## Short exercise
Please format every line of the listing below as a numbered list, skipping blank lines and leaving out the pictures.

-------- Data lines

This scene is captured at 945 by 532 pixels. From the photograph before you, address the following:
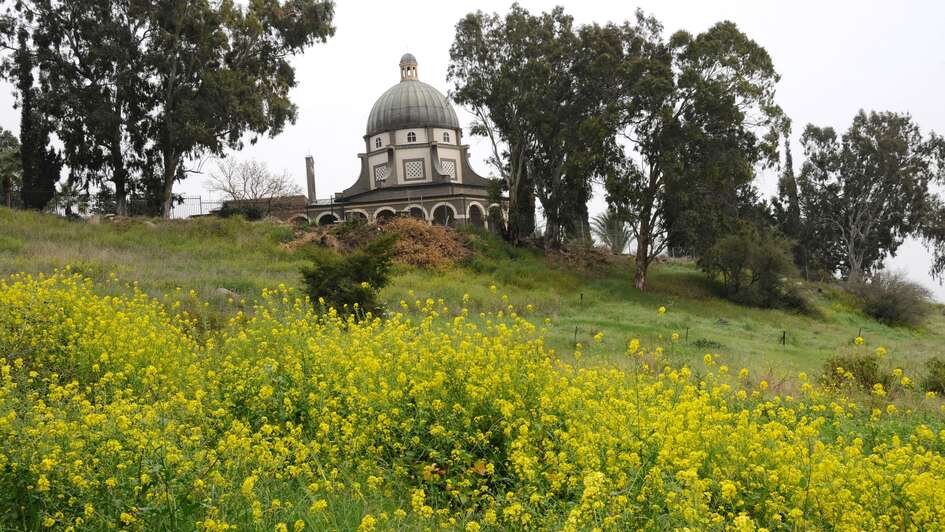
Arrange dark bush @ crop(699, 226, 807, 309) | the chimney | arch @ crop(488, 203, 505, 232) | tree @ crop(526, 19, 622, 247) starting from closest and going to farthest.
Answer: tree @ crop(526, 19, 622, 247)
dark bush @ crop(699, 226, 807, 309)
arch @ crop(488, 203, 505, 232)
the chimney

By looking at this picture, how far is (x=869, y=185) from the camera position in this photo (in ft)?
146

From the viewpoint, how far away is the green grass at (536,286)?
1681 centimetres

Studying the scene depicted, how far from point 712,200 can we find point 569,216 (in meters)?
7.29

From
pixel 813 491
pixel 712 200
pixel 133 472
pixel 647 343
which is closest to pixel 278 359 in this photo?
pixel 133 472

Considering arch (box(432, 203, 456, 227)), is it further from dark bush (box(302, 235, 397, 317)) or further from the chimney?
dark bush (box(302, 235, 397, 317))

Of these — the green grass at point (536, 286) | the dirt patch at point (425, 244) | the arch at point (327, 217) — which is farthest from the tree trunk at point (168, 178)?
the arch at point (327, 217)

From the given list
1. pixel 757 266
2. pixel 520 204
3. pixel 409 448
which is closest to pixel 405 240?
pixel 520 204

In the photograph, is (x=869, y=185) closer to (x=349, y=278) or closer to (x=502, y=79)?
(x=502, y=79)

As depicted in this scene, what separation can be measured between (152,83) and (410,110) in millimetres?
21387

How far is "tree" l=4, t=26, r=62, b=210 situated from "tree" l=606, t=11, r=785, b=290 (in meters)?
22.2

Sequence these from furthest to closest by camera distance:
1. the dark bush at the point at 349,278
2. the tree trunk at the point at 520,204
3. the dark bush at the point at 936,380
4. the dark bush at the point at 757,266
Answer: the tree trunk at the point at 520,204 → the dark bush at the point at 757,266 → the dark bush at the point at 349,278 → the dark bush at the point at 936,380

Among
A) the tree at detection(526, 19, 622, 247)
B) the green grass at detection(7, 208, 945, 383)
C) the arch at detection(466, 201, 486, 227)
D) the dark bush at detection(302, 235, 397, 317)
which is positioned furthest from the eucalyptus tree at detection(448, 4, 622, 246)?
the dark bush at detection(302, 235, 397, 317)

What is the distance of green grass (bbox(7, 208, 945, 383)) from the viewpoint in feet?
55.2

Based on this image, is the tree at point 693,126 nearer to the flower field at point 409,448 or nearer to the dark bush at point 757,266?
the dark bush at point 757,266
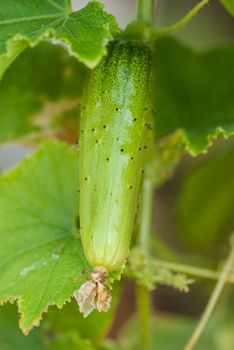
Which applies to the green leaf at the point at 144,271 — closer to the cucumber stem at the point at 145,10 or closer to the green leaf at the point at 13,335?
the green leaf at the point at 13,335

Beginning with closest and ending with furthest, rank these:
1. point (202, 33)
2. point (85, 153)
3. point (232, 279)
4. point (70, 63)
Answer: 1. point (85, 153)
2. point (232, 279)
3. point (70, 63)
4. point (202, 33)

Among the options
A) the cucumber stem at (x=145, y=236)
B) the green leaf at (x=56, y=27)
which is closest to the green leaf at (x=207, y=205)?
the cucumber stem at (x=145, y=236)

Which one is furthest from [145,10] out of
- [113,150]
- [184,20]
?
[113,150]

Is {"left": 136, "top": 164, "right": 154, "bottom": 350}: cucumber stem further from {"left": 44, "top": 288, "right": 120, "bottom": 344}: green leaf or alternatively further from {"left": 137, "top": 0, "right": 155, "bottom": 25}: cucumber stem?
{"left": 137, "top": 0, "right": 155, "bottom": 25}: cucumber stem

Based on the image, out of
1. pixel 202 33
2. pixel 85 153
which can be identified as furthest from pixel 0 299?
pixel 202 33

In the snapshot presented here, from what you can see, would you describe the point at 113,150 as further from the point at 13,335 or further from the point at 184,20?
the point at 13,335

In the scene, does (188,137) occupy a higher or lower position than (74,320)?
higher

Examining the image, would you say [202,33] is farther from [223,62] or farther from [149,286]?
[149,286]
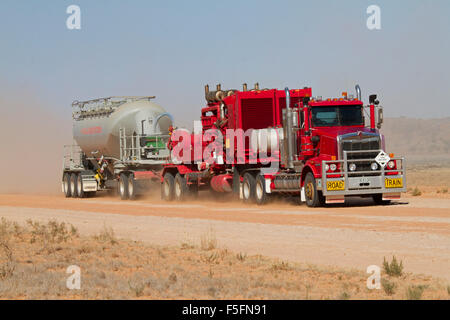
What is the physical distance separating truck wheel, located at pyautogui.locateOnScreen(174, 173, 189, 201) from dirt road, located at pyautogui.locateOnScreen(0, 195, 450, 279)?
3.70m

----------------

## Answer to the exercise
1. This scene is captured at 945 by 532 pixels. From the photograph before you, address the following:
2. Arrange dark bush @ crop(699, 226, 807, 309) | the chimney | arch @ crop(488, 203, 505, 232) | tree @ crop(526, 19, 622, 247) starting from closest and going to farthest.
3. Answer: tree @ crop(526, 19, 622, 247)
4. dark bush @ crop(699, 226, 807, 309)
5. arch @ crop(488, 203, 505, 232)
6. the chimney
7. By looking at this picture, how far is (x=869, y=185) from the camera position in this photo (in ft)?
8. 146
9. From the viewpoint, how far away is the green grass at (536,286)?
10. 1681 centimetres
11. Studying the scene depicted, how far from point 712,200 can we find point 569,216 (in meters)?
12. 7.29
13. From
14. pixel 813 491
15. pixel 712 200
16. pixel 133 472
17. pixel 647 343
18. which is closest to pixel 278 359 in this photo?
19. pixel 133 472
20. Considering arch (box(432, 203, 456, 227)), is it further from dark bush (box(302, 235, 397, 317)) or further from the chimney?
21. dark bush (box(302, 235, 397, 317))
22. Of these — the green grass at point (536, 286) | the dirt patch at point (425, 244) | the arch at point (327, 217) — which is farthest from the tree trunk at point (168, 178)?
23. the arch at point (327, 217)
24. From the given list
25. 1. pixel 757 266
26. 2. pixel 520 204
27. 3. pixel 409 448
28. which is closest to pixel 405 240?
29. pixel 520 204
30. In the photograph, is (x=869, y=185) closer to (x=349, y=278) or closer to (x=502, y=79)?
31. (x=502, y=79)
32. As depicted in this scene, what separation can be measured between (152,83) and (410,110) in millimetres?
33. 21387
34. How far is "tree" l=4, t=26, r=62, b=210 situated from "tree" l=606, t=11, r=785, b=290 (in meters)?
35. 22.2
36. Sequence these from furthest to closest by camera distance:
37. 1. the dark bush at the point at 349,278
38. 2. the tree trunk at the point at 520,204
39. 3. the dark bush at the point at 936,380
40. 4. the dark bush at the point at 757,266
41. Answer: the tree trunk at the point at 520,204 → the dark bush at the point at 757,266 → the dark bush at the point at 349,278 → the dark bush at the point at 936,380
42. Among
43. A) the tree at detection(526, 19, 622, 247)
44. B) the green grass at detection(7, 208, 945, 383)
45. C) the arch at detection(466, 201, 486, 227)
46. D) the dark bush at detection(302, 235, 397, 317)
47. which is positioned furthest from the eucalyptus tree at detection(448, 4, 622, 246)?
48. the dark bush at detection(302, 235, 397, 317)
49. What is the distance of green grass (bbox(7, 208, 945, 383)) from the viewpoint in feet?
50. 55.2
51. Based on this image, is the tree at point 693,126 nearer to the flower field at point 409,448 or nearer to the dark bush at point 757,266?
52. the dark bush at point 757,266
53. Which applies to the green leaf at the point at 144,271 — closer to the cucumber stem at the point at 145,10 or closer to the green leaf at the point at 13,335?
54. the green leaf at the point at 13,335
55. Beginning with closest and ending with furthest, rank these:
56. 1. point (202, 33)
57. 2. point (85, 153)
58. 3. point (232, 279)
59. 4. point (70, 63)
60. Answer: 1. point (85, 153)
61. 2. point (232, 279)
62. 3. point (70, 63)
63. 4. point (202, 33)
64. Among the options
65. A) the cucumber stem at (x=145, y=236)
66. B) the green leaf at (x=56, y=27)
67. which is closest to the green leaf at (x=207, y=205)?
68. the cucumber stem at (x=145, y=236)
69. Which one is furthest from [145,10] out of
70. - [113,150]
71. - [184,20]
72. ?
73. [113,150]
74. Is {"left": 136, "top": 164, "right": 154, "bottom": 350}: cucumber stem further from {"left": 44, "top": 288, "right": 120, "bottom": 344}: green leaf or alternatively further from {"left": 137, "top": 0, "right": 155, "bottom": 25}: cucumber stem?
75. {"left": 137, "top": 0, "right": 155, "bottom": 25}: cucumber stem
76. Based on the image, out of
77. 1. pixel 202 33
78. 2. pixel 85 153
79. which can be identified as furthest from pixel 0 299?
80. pixel 202 33
81. In the snapshot presented here, from what you can see, would you describe the point at 113,150 as further from the point at 13,335 or further from the point at 184,20?
82. the point at 13,335
83. In the scene, does (188,137) occupy a higher or lower position than (74,320)?
84. higher
85. Examining the image, would you say [202,33] is farther from [223,62] or farther from [149,286]?
86. [149,286]
87. What is the physical distance separating truck wheel, located at pyautogui.locateOnScreen(174, 173, 189, 201) from dirt road, located at pyautogui.locateOnScreen(0, 195, 450, 279)?
88. 3.70m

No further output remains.